• [TASK REQUIREMENTS]:
[1] In the post on sorority recruitment, what does the writer believe this particular thread comes down to?
[2] List every contraction that appears in the post on sorority recruitment.

• [DOCUMENT TEXT]:
I don't get it, myself. It's definitely a completely different ball game than when I was an active (God was a baby when I was in college). Hell, college is ridiculously expensive! Stating the obvious: once more I think this particular thread comes down to the tier system. Would we be reading and discussing this if the OP's daughter (and ten of her friends) had gotten into "better" tiered chapters that they "actually wanted"? Or if there was a clear understanding about RFM and the genuine effort to establish parity across chapter sizes? There is a thought-provoking opinion piece in the NYTimes that hit home with me, and I see its relevance to sorority recruitment and these unhappy pnms and moms. Take the time to read it and think about the implications, if you're so inclined. |
Y'all.

• [RAW RECORDS]:
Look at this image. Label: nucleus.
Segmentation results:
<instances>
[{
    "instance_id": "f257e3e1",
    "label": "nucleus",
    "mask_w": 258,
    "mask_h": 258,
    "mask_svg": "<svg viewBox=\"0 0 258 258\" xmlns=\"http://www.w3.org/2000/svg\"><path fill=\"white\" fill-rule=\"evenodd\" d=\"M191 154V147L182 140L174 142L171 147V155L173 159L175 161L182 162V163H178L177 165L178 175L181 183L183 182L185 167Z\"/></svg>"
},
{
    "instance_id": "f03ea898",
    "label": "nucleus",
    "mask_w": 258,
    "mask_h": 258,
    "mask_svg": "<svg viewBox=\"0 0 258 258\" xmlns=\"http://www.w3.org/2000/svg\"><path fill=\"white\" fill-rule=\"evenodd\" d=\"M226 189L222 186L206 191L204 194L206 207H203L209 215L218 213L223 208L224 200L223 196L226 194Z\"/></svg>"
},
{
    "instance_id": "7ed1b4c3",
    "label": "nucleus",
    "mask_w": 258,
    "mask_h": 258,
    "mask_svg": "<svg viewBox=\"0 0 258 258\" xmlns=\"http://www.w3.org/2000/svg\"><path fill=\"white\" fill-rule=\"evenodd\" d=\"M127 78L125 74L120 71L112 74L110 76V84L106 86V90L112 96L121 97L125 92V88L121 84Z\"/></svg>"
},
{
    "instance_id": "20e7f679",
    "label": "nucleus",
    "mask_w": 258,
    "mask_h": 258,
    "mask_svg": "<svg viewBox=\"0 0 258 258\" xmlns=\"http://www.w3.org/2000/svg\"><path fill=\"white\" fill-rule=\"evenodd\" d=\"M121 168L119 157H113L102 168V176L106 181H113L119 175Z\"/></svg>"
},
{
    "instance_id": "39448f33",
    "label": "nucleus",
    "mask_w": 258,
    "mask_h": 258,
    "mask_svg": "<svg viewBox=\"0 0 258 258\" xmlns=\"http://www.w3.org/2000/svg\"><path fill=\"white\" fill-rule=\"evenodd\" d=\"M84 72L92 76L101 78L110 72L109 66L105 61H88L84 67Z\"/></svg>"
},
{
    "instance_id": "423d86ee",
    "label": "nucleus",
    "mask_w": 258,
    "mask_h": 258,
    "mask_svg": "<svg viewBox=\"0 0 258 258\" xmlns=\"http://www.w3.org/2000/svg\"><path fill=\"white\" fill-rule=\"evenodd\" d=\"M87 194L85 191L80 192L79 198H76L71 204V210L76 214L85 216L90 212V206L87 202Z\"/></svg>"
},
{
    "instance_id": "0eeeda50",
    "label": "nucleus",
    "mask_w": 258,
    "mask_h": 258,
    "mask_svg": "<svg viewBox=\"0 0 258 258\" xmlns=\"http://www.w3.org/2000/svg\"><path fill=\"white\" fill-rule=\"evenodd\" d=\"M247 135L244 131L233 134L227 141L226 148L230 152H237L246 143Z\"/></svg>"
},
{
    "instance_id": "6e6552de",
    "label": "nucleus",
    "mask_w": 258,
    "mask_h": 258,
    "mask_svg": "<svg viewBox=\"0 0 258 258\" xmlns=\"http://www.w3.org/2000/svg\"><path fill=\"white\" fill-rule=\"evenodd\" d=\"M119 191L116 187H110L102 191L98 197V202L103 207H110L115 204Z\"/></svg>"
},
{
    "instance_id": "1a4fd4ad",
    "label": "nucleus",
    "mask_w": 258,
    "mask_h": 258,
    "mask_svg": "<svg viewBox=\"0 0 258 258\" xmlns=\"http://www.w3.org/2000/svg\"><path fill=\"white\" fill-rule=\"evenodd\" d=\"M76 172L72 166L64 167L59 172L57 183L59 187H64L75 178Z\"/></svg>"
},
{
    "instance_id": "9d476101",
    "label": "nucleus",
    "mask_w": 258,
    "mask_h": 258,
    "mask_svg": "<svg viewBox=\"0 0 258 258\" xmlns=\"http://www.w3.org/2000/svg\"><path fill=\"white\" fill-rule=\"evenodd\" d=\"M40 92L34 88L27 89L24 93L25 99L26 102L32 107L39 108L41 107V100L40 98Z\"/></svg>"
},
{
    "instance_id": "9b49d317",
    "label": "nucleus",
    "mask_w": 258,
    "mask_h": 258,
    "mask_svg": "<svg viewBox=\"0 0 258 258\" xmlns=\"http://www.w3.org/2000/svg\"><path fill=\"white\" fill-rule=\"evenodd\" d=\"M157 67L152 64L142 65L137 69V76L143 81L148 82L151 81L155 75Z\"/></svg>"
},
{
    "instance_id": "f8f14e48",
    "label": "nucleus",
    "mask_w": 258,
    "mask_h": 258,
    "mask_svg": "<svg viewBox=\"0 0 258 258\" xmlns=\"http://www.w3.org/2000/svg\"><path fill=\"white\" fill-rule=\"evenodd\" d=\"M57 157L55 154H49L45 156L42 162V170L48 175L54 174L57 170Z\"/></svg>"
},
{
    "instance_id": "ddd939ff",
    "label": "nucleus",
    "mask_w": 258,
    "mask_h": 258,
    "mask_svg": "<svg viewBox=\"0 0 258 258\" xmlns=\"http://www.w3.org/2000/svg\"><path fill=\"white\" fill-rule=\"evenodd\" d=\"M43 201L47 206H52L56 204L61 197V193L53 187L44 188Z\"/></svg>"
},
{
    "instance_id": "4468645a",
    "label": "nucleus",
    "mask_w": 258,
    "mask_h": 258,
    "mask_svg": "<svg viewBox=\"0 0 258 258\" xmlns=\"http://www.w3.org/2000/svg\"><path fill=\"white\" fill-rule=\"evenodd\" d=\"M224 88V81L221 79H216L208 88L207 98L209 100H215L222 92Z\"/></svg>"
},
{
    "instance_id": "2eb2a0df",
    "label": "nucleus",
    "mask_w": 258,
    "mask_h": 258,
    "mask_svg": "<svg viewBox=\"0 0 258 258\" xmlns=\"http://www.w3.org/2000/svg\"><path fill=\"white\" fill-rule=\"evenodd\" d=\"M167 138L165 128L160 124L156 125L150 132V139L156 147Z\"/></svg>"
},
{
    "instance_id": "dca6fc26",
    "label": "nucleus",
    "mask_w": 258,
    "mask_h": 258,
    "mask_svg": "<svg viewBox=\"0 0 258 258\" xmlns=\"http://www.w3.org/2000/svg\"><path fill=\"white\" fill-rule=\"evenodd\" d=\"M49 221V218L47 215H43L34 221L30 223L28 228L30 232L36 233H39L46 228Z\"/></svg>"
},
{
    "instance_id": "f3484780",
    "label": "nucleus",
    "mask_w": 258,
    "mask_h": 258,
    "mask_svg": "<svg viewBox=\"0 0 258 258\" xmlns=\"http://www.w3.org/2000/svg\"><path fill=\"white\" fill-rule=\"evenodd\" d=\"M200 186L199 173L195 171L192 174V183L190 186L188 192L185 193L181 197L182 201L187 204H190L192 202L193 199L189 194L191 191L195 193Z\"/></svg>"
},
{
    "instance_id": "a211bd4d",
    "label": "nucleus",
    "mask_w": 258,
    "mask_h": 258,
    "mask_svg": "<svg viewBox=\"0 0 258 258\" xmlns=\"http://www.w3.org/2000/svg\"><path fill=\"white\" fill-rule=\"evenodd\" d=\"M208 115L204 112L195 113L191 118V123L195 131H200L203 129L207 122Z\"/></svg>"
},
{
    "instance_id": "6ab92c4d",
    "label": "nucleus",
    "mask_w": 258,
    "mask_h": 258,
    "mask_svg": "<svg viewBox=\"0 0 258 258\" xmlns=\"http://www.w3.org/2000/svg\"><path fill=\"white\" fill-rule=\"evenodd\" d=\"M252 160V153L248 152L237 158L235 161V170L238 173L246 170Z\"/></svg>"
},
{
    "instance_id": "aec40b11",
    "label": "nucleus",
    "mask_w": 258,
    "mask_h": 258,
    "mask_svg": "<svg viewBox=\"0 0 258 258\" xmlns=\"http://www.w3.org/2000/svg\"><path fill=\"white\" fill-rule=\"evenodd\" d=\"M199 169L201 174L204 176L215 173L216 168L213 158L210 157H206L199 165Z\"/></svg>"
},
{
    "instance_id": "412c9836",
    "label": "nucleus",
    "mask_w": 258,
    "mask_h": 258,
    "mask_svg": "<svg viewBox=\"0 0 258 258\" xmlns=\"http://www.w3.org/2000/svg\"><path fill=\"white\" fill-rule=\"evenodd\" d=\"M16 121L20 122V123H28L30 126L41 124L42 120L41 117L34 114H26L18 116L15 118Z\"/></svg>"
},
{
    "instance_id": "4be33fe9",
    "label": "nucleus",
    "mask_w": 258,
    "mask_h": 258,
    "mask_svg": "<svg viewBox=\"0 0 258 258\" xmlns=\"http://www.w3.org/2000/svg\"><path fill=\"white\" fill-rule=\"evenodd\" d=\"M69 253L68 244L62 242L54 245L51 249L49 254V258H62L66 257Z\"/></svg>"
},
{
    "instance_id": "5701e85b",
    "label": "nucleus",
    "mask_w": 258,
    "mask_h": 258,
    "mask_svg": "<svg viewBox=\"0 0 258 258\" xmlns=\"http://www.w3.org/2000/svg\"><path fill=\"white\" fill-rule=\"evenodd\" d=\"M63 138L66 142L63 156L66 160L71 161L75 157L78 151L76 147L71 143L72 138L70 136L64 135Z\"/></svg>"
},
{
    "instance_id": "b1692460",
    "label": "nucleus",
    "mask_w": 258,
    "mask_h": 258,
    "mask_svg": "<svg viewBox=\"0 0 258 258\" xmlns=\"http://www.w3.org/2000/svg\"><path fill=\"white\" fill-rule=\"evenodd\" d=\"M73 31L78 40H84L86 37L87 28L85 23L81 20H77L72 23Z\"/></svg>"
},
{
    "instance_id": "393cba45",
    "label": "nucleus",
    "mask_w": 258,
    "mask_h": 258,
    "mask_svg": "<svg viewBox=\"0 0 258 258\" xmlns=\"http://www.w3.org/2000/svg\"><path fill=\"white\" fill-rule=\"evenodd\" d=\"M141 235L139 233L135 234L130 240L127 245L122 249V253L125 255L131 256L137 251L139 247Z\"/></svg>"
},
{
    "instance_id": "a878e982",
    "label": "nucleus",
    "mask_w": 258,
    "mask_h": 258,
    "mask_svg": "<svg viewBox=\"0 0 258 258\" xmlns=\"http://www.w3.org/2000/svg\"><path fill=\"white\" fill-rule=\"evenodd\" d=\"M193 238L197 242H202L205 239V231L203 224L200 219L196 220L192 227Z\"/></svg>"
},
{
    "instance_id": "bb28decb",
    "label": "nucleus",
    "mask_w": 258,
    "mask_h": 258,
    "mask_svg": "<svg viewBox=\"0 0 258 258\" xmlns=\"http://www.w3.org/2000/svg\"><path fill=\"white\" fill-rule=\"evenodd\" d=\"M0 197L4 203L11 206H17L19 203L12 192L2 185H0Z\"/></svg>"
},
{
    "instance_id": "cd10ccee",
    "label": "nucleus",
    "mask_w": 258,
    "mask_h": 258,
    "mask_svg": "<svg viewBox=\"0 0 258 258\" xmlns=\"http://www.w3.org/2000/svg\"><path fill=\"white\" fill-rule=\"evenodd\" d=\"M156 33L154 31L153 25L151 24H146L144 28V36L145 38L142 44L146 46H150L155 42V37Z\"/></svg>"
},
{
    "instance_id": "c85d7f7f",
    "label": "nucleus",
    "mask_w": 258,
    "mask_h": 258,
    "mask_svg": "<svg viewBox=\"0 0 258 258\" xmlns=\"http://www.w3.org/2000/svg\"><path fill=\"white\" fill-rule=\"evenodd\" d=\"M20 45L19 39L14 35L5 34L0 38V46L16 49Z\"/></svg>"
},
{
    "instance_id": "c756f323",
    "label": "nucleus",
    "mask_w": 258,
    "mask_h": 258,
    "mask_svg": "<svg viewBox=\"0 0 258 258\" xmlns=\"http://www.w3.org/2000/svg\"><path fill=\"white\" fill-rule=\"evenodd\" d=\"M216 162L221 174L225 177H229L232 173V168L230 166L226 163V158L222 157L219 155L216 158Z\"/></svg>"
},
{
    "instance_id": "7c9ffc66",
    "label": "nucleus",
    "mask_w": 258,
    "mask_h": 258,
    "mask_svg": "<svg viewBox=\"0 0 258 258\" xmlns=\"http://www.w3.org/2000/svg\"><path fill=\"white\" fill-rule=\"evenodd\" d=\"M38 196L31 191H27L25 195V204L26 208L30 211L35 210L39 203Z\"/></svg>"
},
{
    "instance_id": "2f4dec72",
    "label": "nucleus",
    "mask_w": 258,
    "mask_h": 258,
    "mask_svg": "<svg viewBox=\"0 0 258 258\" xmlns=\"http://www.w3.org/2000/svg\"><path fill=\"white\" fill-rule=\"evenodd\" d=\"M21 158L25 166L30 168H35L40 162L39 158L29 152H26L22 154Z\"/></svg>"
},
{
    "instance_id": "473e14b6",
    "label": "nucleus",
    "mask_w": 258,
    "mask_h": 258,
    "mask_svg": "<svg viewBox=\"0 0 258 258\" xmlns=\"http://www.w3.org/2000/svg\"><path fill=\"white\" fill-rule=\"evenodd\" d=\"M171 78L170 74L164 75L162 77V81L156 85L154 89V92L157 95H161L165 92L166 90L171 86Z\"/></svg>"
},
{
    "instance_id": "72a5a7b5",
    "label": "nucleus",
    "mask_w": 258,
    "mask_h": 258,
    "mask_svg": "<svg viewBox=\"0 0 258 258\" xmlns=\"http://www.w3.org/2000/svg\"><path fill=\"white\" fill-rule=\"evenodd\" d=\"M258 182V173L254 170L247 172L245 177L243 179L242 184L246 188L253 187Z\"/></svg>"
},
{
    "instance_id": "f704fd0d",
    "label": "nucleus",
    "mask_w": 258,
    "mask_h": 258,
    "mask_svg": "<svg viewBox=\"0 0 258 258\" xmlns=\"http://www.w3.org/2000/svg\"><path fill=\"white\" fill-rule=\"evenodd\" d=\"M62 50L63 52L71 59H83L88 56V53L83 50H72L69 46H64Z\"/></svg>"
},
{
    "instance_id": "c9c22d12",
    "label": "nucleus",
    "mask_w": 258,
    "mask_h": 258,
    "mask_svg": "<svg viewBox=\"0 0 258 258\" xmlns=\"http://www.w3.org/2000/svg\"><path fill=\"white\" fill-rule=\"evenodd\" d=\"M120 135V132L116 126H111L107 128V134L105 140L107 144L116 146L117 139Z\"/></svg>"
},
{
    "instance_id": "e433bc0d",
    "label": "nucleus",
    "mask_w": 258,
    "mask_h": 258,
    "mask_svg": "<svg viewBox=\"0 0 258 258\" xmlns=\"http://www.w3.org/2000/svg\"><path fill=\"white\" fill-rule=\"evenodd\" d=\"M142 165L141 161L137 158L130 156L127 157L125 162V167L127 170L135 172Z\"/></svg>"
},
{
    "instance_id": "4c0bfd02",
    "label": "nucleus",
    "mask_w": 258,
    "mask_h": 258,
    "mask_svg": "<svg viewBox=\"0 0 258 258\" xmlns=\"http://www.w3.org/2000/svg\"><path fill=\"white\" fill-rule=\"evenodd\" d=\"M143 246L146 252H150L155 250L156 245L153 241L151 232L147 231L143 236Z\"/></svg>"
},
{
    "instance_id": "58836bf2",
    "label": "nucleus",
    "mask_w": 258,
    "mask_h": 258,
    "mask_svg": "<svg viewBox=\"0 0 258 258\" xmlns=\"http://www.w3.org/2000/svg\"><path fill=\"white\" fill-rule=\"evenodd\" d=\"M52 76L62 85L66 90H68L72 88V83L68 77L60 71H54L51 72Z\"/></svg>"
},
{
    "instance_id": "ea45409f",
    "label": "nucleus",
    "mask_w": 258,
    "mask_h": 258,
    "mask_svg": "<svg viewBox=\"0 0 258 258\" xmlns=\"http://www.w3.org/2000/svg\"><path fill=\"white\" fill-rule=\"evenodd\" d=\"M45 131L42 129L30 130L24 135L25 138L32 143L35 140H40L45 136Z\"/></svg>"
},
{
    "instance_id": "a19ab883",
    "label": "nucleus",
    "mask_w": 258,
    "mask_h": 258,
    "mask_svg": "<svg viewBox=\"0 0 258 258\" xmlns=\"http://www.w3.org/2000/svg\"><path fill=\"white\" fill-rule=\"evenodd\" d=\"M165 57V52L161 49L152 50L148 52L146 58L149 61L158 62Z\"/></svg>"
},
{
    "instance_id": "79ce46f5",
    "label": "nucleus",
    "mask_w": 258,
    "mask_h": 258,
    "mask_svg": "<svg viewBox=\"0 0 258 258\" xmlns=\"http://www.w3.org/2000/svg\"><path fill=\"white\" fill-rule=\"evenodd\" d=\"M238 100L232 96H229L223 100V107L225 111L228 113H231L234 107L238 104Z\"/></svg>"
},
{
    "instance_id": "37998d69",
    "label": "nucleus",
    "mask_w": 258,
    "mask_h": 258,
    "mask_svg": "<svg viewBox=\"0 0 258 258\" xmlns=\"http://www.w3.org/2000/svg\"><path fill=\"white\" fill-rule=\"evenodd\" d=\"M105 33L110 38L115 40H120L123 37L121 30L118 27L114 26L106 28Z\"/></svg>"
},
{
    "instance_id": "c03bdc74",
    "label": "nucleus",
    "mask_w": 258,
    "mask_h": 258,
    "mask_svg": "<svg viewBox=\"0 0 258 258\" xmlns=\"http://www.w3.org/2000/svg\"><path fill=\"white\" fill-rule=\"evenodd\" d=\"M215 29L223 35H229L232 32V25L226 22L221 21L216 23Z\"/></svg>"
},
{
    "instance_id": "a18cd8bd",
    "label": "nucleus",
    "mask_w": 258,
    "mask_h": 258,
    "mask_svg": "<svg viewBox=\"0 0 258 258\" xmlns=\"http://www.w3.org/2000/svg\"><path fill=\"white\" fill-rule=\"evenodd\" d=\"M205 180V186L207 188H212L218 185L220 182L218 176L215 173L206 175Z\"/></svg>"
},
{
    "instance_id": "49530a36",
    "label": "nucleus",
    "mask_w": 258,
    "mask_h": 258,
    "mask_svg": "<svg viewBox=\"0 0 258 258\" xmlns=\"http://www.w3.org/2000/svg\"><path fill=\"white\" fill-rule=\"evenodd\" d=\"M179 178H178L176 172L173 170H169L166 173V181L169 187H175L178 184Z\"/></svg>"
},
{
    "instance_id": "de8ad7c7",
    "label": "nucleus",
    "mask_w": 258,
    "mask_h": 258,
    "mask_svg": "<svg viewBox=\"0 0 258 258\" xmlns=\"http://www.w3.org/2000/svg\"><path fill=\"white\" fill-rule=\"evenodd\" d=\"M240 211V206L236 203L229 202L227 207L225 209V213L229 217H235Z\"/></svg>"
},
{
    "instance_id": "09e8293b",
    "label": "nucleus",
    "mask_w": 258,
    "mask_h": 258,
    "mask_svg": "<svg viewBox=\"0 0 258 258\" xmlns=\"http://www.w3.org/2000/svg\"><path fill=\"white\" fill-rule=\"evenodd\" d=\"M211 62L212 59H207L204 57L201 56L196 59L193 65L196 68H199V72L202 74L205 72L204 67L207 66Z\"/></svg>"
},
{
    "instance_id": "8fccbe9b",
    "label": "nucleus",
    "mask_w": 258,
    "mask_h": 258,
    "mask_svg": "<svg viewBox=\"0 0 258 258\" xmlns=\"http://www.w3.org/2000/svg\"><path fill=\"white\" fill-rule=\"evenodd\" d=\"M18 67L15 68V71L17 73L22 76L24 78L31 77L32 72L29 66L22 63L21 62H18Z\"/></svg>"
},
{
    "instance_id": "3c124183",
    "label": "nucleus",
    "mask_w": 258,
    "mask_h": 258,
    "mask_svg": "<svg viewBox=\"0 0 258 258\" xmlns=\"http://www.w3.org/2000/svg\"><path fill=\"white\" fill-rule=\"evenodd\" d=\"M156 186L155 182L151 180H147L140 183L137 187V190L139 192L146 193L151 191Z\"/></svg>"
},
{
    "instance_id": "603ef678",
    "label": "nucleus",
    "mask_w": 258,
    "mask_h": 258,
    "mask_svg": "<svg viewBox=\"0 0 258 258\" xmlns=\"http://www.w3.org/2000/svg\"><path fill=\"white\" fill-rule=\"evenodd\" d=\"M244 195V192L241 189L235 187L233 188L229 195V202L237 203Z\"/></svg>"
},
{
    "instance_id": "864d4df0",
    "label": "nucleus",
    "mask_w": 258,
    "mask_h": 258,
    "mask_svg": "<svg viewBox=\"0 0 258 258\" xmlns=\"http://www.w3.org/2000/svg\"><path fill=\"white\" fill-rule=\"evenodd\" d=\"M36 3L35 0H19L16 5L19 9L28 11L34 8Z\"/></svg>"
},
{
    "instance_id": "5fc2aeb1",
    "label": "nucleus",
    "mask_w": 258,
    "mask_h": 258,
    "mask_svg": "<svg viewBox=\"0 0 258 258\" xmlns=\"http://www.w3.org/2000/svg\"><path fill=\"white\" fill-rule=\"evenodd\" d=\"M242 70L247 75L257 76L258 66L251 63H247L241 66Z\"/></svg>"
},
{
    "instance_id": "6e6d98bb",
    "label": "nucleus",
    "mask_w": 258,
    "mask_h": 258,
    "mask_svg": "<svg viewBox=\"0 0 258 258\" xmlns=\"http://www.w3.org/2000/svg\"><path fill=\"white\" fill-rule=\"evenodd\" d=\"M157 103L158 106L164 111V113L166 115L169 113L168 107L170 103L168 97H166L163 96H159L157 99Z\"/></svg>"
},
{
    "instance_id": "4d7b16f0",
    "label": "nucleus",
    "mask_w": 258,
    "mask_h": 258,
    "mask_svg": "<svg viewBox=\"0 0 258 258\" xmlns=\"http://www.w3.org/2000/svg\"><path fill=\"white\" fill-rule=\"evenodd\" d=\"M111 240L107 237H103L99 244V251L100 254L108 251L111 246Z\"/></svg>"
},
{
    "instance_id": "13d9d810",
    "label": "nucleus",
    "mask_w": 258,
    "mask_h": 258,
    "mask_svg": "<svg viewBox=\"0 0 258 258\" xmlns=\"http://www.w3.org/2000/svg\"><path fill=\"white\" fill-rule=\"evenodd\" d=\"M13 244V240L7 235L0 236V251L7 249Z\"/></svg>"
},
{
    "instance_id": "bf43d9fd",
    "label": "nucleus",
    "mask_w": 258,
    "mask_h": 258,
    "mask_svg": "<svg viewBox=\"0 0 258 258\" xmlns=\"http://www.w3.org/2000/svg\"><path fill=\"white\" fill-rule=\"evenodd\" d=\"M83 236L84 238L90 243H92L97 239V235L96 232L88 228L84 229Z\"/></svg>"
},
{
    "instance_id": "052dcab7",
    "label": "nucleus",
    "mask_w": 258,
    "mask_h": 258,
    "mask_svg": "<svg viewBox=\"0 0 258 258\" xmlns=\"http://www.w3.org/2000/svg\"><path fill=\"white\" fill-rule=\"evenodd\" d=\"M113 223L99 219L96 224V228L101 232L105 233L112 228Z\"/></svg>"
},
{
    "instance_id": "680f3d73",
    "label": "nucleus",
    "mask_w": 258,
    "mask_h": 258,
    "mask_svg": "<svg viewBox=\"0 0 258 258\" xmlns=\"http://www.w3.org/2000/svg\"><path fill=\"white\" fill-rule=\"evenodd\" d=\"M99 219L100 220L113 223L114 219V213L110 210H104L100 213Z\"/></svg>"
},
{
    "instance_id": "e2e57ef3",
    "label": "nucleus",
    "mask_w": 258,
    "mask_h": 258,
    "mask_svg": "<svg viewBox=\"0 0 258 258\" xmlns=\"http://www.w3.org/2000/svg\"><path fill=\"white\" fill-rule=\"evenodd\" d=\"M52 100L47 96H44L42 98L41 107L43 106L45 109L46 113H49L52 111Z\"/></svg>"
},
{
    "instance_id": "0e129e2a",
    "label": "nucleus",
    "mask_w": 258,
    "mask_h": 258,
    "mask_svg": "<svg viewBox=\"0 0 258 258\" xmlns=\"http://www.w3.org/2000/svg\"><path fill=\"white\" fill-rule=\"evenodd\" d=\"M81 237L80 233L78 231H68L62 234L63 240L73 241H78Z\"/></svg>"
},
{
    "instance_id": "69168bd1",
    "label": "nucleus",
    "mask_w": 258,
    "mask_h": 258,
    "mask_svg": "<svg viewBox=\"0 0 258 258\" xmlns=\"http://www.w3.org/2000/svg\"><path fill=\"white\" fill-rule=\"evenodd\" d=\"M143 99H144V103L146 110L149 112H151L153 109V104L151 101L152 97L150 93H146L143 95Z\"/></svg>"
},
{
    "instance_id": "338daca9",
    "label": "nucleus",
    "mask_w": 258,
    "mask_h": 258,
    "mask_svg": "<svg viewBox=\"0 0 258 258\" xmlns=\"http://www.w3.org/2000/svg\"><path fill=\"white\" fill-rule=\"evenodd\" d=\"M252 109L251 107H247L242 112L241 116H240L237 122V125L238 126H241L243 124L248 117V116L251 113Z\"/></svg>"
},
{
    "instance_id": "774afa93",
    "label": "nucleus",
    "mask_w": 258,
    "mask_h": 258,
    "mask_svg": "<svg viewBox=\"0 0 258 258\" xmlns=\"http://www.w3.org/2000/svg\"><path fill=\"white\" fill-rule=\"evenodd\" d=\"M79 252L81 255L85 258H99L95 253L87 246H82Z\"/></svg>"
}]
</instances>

• [PER-TASK ANSWERS]:
[1] The tier system.

[2] don't, It's, you're, Y'all